Arch Linux () is an independently developed, x86-64 general-purpose Linux distribution that strives to provide the latest stable versions of most software by following a rolling-release model. The default installation is a minimal base system, configured by the user to only add what is purposely required.

Pacman, a package manager written specifically for Arch Linux, is used to install, remove and update software packages.

Arch Linux uses a rolling release model, meaning there are no "major releases" of completely new versions of the system; a regular system update is all that is needed to obtain the latest Arch software; the installation images released every month by the Arch team are simply up-to-date snapshots of the main system components.

Arch Linux has comprehensive documentation, consisting of a community-run wiki known as the ArchWiki.

History 
Inspired by CRUX, another minimalist distribution, Judd Vinet started the Arch Linux project in March 2002. The name was chosen because Vinet liked the word's meaning of "the principal," as in "arch-enemy".

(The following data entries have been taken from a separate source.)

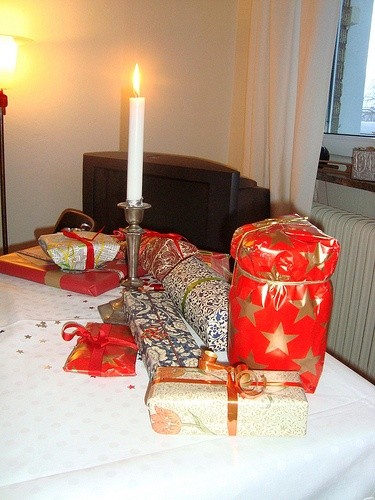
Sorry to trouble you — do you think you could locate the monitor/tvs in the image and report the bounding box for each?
[83,151,271,273]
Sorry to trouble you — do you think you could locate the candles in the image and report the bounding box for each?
[125,64,146,202]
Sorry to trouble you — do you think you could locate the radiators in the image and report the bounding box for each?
[309,202,375,384]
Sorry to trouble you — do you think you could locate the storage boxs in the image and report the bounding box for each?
[116,224,199,279]
[158,254,231,353]
[36,228,122,273]
[146,367,310,437]
[124,280,208,371]
[0,240,128,297]
[227,214,340,394]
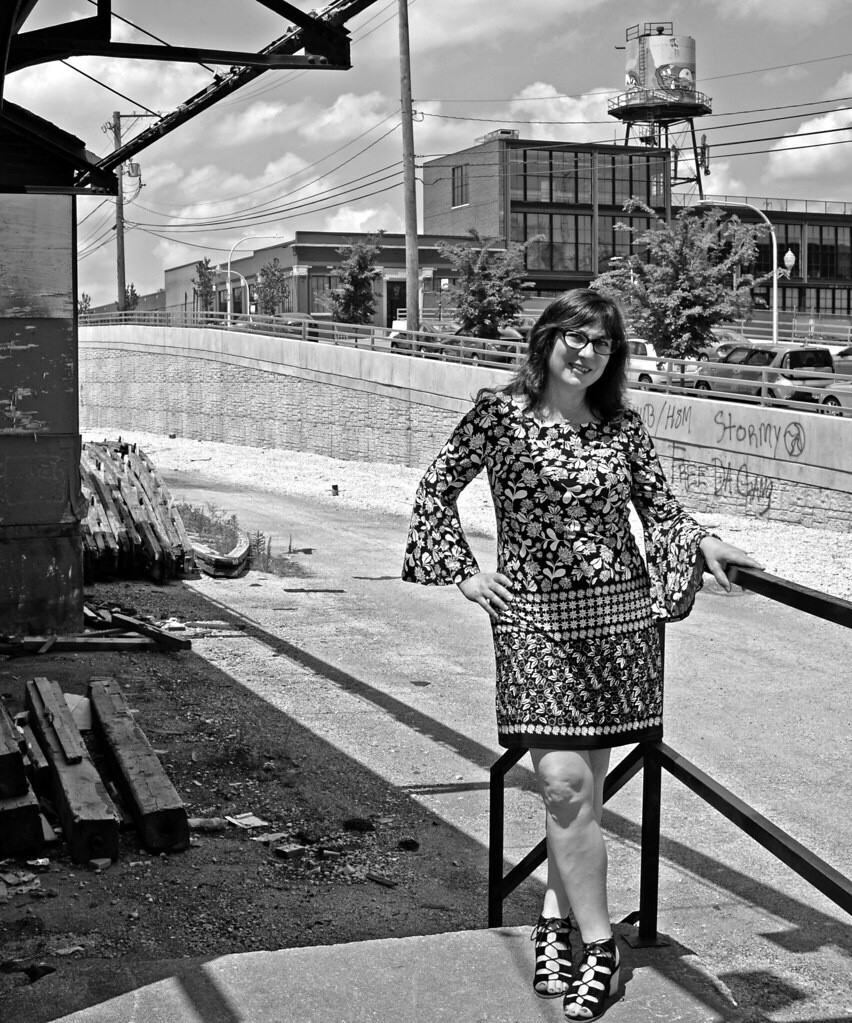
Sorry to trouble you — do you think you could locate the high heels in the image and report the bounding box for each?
[562,937,620,1022]
[532,911,572,999]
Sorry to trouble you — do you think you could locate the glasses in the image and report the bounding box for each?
[555,328,622,355]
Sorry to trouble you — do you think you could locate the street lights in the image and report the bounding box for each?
[696,198,795,344]
[228,233,285,324]
[208,263,250,327]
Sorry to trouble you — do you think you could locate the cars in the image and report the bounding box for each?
[624,328,852,417]
[232,312,321,342]
[392,318,538,371]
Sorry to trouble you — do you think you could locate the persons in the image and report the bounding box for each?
[401,288,766,1023]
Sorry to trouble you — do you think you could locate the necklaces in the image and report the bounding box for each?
[556,402,585,425]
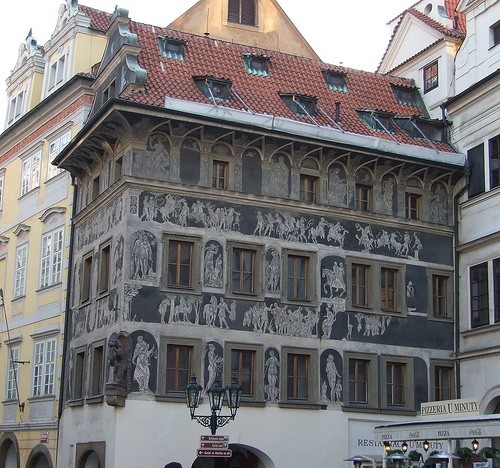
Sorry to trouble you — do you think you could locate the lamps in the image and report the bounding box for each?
[423,440,429,453]
[402,440,408,454]
[384,441,390,452]
[472,439,479,453]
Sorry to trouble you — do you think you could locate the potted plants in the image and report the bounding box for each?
[408,450,424,465]
[478,446,500,462]
[457,447,473,458]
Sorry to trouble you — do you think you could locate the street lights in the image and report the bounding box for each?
[184,370,241,468]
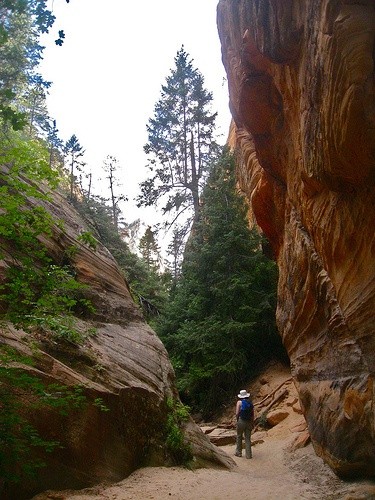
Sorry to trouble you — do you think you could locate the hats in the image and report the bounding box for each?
[237,390,250,397]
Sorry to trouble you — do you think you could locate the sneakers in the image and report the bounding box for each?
[234,452,242,457]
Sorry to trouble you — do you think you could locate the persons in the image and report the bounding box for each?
[234,390,254,459]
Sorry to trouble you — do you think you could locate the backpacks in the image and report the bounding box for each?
[240,401,254,420]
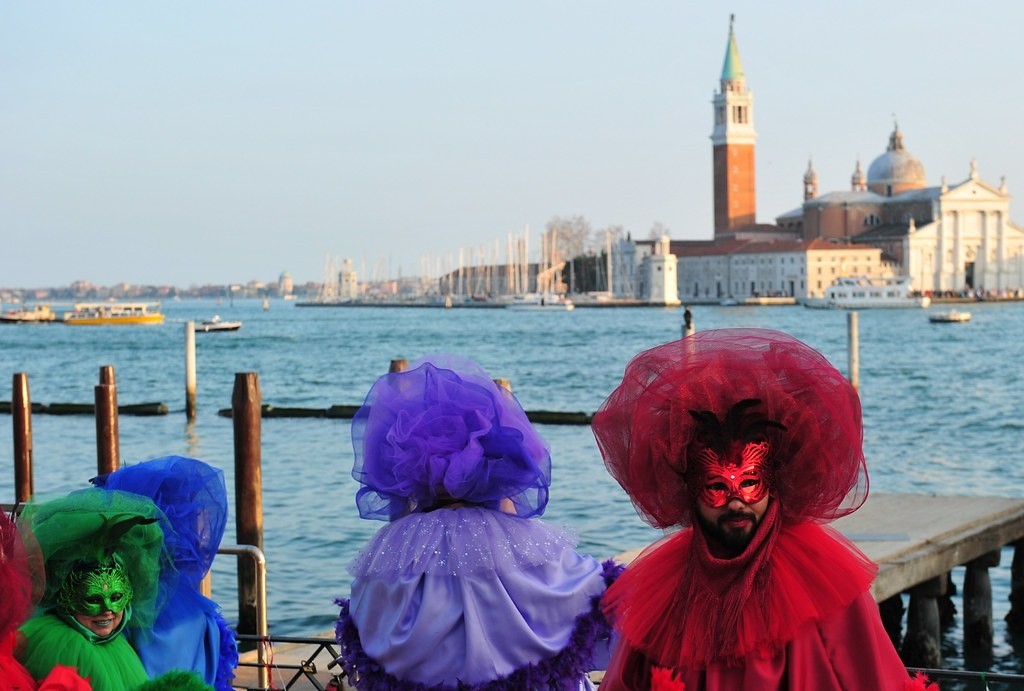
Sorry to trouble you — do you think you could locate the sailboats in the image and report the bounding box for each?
[433,230,576,313]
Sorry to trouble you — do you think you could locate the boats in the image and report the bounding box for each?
[194,320,243,332]
[61,298,166,326]
[802,272,931,311]
[928,308,973,324]
[0,301,56,323]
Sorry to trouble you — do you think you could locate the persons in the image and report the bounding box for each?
[88,456,239,691]
[584,331,940,691]
[15,487,217,691]
[333,354,627,690]
[684,305,692,329]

Originally only for 32-bit x86 CPUs, the first x86_64 installation ISO was released in April 2006.

Vinet led Arch Linux until 1 October 2007, when he stepped down due to lack of time, transferring control of the project to Aaron Griffin.

The migration to systemd as its init system started in August 2012, and it became the default on new installations in October 2012. It replaced the SysV-style init system, used since the distribution inception.

The end of i686 support was announced in January 2017, with the February 2017 ISO being the last one including i686 and making the architecture unsupported in November 2017. Since then, the community derivative Arch Linux 32 can be used for i686 hardware.

On 24 February 2020, Aaron Griffin announced that due to his limited involvement with the project, he would, after a voting period, transfer control of the project to Levente Polyak. This change also led to a new 2-year term period being added to the Project Leader position.

In March 2021, Arch Linux developers were thinking of porting Arch Linux packages to x86_64-v3. x86-64-v3 roughly correlates to Intel Haswell era of processors.

In April 2021, Arch Linux installation images began including a guided installation script by default.

In late 2021, the Arch Linux developers released Pacman 6.0, which enabled parallel downloads.

In February 2022, the Arch Linux developers began offering debug packages.

Repository security 
Until Pacman version 4.0.0, Arch Linux's package manager lacked support for signed packages. Packages and metadata were not verified for authenticity by Pacman during the download-install process. Without package authentication checking, tampered-with or malicious repository mirrors could compromise the integrity of a system. Pacman 4 allowed verification of the package database and packages, but it was disabled by default. In November 2011, package signing became mandatory for new package builds, and as of the 21st of March 2012, every official package is signed.

In June 2012, package signing verification became official and is now enabled by default in the installation process.

Design and principles 
Arch is largely based on binary packages. Packages target x86-64 microprocessors to assist performance on modern hardware. A ports/ebuild-like system is also provided for automated source compilation, known as the Arch Build System.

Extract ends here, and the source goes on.